WORK ORDER → Rename "natural features" to "protected sites" in the text on protected areas, and write out that text again from "Currently, there is" up to and including "or community-owned land.".

SUPPLIED PASSAGE →
"""

Boosting the benefits of protected areas

The public should be involved in identifying how to best manage protected areas for shared benefits


The Scottish Government has set out its intent to protect at least 30 per cent of Scottish land - with 20 per cent of this already designated.

The briefing, by Scotland's Rural College (SRUC), says collaborative management of protected areas helps to deliver more than just local benefits, by contributing to UN Sustainable Development Goals.

These include improving health and wellbeing, and conserving, protecting and sustainably using marine and terrestrial resources to halt degradation and biodiversity loss.

Currently, there is a network of 5,389 designated marine and terrestrial natural features across Scotland on public, private, or community-owned land.

During the Covid-19 pandemic, visiting areas of natural beauty and observing wildlife became sources of wellbeing and cultural significance.

In the briefing, researchers at SRUC's Rural Policy Centre say now is the time to capitalise on the public's enhanced appreciation of green spaces by engaging them in decisions about where the next 10 per cent of protected areas should be designated.

And they suggest creating more local, place-based partnerships to help establish and manage these new protected areas.

The report highlights Lunan Lochs Natural Care Scheme and Cairngorms Connect as two examples of how collaboratively managed protected areas can help Scotland achieve wider sustainability goals.

Alexa Green, Trainee Research Assistant at SRUC and co-author of the report, said: "Considering the biodiversity and climate crises, and following the Covid-19 pandemic, radical transformative change is needed in the ways we govern and plan for protected areas.

"Now is a good time to tap into heightened awareness of the importance of local greenspace with high nature value and engage the public in identifying how to best manage protected areas for shared benefits."

The policy spotlight was produced with the support of Scottish Funding Council with Universities Innovation Fund funding.

"""

LISTED ENTRIES →
"""

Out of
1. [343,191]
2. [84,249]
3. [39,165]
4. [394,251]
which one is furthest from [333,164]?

"""
"""

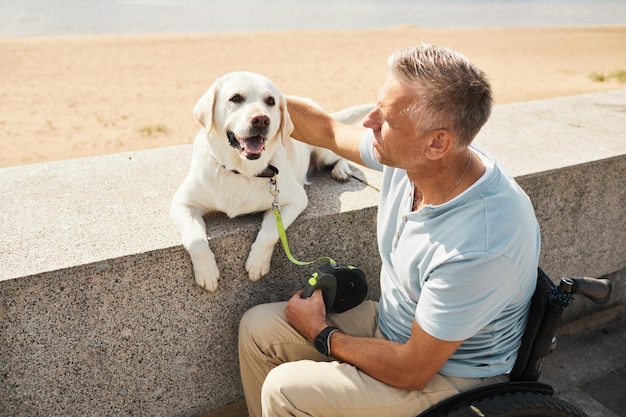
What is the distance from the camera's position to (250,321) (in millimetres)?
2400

"""
"""

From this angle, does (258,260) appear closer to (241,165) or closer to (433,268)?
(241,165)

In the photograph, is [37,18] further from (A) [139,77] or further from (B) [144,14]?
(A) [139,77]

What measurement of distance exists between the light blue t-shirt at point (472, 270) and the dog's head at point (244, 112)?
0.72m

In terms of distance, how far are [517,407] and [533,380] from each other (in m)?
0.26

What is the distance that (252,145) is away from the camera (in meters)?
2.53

"""

RESPONSE TO THE EXERCISE →
Currently, there is a network of 5,389 designated marine and terrestrial protected sites across Scotland on public, private, or community-owned land.